▶ WHAT YOU WILL DO: Write out every entry exactly as given, but omit the pictures.

▶ DATA SUPPLIED:
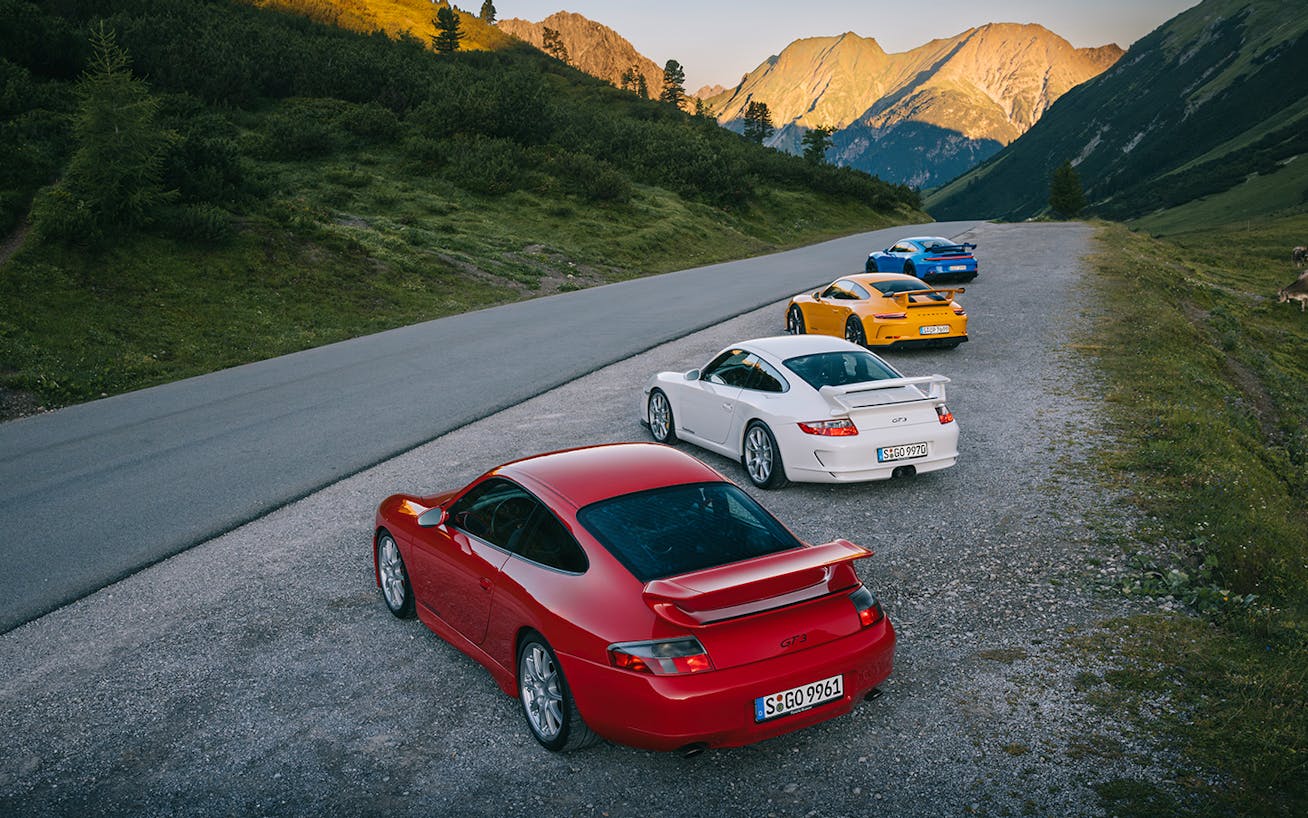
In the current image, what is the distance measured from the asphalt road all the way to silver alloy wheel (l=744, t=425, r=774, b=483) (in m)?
4.51

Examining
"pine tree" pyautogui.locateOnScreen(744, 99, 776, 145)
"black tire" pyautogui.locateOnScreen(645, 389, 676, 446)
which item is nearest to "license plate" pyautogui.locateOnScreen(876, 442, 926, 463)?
"black tire" pyautogui.locateOnScreen(645, 389, 676, 446)

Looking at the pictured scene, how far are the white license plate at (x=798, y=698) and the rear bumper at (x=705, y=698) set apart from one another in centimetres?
3

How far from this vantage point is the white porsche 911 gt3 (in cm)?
841

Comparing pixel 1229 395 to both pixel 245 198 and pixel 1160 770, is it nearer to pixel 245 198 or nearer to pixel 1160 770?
pixel 1160 770

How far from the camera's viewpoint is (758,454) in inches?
359

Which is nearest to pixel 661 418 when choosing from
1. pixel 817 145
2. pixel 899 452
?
pixel 899 452

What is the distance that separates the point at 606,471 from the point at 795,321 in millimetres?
12812

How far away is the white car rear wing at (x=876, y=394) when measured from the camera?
8.50 metres

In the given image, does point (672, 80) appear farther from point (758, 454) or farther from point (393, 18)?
point (758, 454)

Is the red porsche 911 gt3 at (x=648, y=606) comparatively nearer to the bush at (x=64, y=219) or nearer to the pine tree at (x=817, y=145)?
the bush at (x=64, y=219)

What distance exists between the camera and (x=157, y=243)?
799 inches

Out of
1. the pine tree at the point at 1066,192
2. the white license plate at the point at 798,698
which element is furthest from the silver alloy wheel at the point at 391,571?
the pine tree at the point at 1066,192

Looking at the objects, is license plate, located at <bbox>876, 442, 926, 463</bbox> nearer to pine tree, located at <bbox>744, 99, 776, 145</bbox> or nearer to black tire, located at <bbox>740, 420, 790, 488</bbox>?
black tire, located at <bbox>740, 420, 790, 488</bbox>

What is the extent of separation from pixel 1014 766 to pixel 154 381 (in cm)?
1565
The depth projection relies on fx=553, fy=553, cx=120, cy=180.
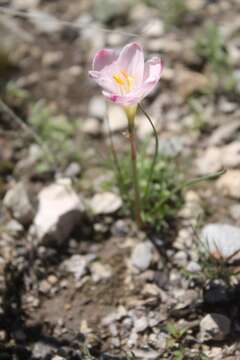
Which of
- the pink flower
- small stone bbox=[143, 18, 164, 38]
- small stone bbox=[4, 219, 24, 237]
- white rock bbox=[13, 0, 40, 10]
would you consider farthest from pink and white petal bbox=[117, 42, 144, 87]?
white rock bbox=[13, 0, 40, 10]

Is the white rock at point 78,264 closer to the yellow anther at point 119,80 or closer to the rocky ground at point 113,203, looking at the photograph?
the rocky ground at point 113,203

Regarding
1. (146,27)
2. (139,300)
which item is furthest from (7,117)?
(139,300)

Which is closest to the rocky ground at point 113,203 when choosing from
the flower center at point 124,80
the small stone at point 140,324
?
the small stone at point 140,324

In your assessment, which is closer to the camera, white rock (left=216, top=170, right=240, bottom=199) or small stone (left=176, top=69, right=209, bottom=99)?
white rock (left=216, top=170, right=240, bottom=199)

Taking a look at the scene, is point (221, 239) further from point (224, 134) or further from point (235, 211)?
point (224, 134)

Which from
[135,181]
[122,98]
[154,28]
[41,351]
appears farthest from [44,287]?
[154,28]

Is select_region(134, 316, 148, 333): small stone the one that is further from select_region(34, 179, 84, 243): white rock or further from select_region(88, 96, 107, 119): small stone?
select_region(88, 96, 107, 119): small stone

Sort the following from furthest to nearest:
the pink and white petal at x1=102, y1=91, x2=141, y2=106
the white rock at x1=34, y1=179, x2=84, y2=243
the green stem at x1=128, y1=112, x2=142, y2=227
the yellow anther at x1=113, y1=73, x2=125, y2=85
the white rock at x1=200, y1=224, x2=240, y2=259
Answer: the white rock at x1=34, y1=179, x2=84, y2=243, the white rock at x1=200, y1=224, x2=240, y2=259, the green stem at x1=128, y1=112, x2=142, y2=227, the yellow anther at x1=113, y1=73, x2=125, y2=85, the pink and white petal at x1=102, y1=91, x2=141, y2=106
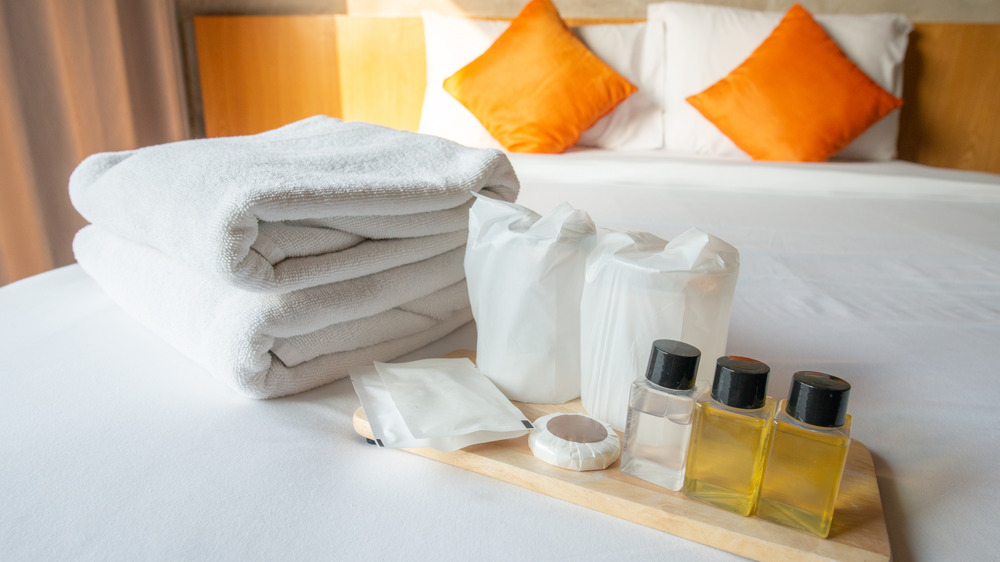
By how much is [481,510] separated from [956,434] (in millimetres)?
428

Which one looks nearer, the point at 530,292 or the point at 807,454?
the point at 807,454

▶ OUTPUT BELOW:
In the current image, what is the distance measured from the asphalt road all the way to silver alloy wheel (l=744, t=425, r=774, b=483) (in m)?
4.51

Examining
"pine tree" pyautogui.locateOnScreen(744, 99, 776, 145)
"black tire" pyautogui.locateOnScreen(645, 389, 676, 446)
which item is nearest to "license plate" pyautogui.locateOnScreen(876, 442, 926, 463)?
"black tire" pyautogui.locateOnScreen(645, 389, 676, 446)

Looking at the pictured scene, how far are the white license plate at (x=798, y=698) and the rear bumper at (x=705, y=698) set apart from one another in centimetres?
3

How far from this vantage point is the white porsche 911 gt3 (in cm)?
841

Comparing pixel 1229 395 to both pixel 245 198 and pixel 1160 770, is it nearer to pixel 245 198 or nearer to pixel 1160 770?
pixel 1160 770

How far from the camera's viewpoint is (758,454) in inches?
359

Which is nearest to pixel 661 418 when choosing from
1. pixel 817 145
2. pixel 899 452
?
pixel 899 452

What is the distance that separates the point at 606,471 from the point at 795,321 in millimetres?
12812

How far away is the white car rear wing at (x=876, y=394) when measured from the camera?
8.50 metres

In the given image, does point (672, 80) appear farther from point (758, 454) or farther from point (393, 18)?
point (758, 454)

Is the red porsche 911 gt3 at (x=648, y=606) comparatively nearer to the bush at (x=64, y=219) or nearer to the pine tree at (x=817, y=145)?
the bush at (x=64, y=219)

What distance exists between the camera and (x=157, y=243)?
799 inches

Out of
1. the pine tree at the point at 1066,192
2. the white license plate at the point at 798,698
which element is furthest from the silver alloy wheel at the point at 391,571?
the pine tree at the point at 1066,192

Looking at the objects, is license plate, located at <bbox>876, 442, 926, 463</bbox> nearer to pine tree, located at <bbox>744, 99, 776, 145</bbox> or nearer to black tire, located at <bbox>740, 420, 790, 488</bbox>?
black tire, located at <bbox>740, 420, 790, 488</bbox>

What is the extent of separation from pixel 1014 766 to pixel 154 381 (in cm)?
1565
The depth projection relies on fx=553, fy=553, cx=120, cy=180.
Which of
- the pink flower
- small stone bbox=[143, 18, 164, 38]
- small stone bbox=[4, 219, 24, 237]
- white rock bbox=[13, 0, 40, 10]
would you consider farthest from pink and white petal bbox=[117, 42, 144, 87]?
white rock bbox=[13, 0, 40, 10]

Is the white rock at point 78,264 closer to the yellow anther at point 119,80 or closer to the rocky ground at point 113,203, looking at the photograph?
the rocky ground at point 113,203

Regarding
1. (146,27)
2. (139,300)
which item is furthest from (7,117)?
(139,300)

Which is closest to the rocky ground at point 113,203 when choosing from
the flower center at point 124,80
the small stone at point 140,324
?
the small stone at point 140,324

In your assessment, which is closer to the camera, white rock (left=216, top=170, right=240, bottom=199) or small stone (left=176, top=69, right=209, bottom=99)?
white rock (left=216, top=170, right=240, bottom=199)

Taking a look at the scene, is point (221, 239) further from point (224, 134) or further from point (235, 211)?
point (224, 134)

Which from
[135,181]
[122,98]
[154,28]
[41,351]
appears farthest from [44,287]?
[154,28]

Is select_region(134, 316, 148, 333): small stone the one that is further from select_region(34, 179, 84, 243): white rock or further from select_region(88, 96, 107, 119): small stone?
select_region(88, 96, 107, 119): small stone

Sort the following from furthest to nearest:
the pink and white petal at x1=102, y1=91, x2=141, y2=106
the white rock at x1=34, y1=179, x2=84, y2=243
the green stem at x1=128, y1=112, x2=142, y2=227
the yellow anther at x1=113, y1=73, x2=125, y2=85
the white rock at x1=200, y1=224, x2=240, y2=259
Answer: the white rock at x1=34, y1=179, x2=84, y2=243, the white rock at x1=200, y1=224, x2=240, y2=259, the green stem at x1=128, y1=112, x2=142, y2=227, the yellow anther at x1=113, y1=73, x2=125, y2=85, the pink and white petal at x1=102, y1=91, x2=141, y2=106
By how much is [481,510] separated from [956,434] (in millimetres)?
428

Which one looks nearer, the point at 530,292 or the point at 807,454?
the point at 807,454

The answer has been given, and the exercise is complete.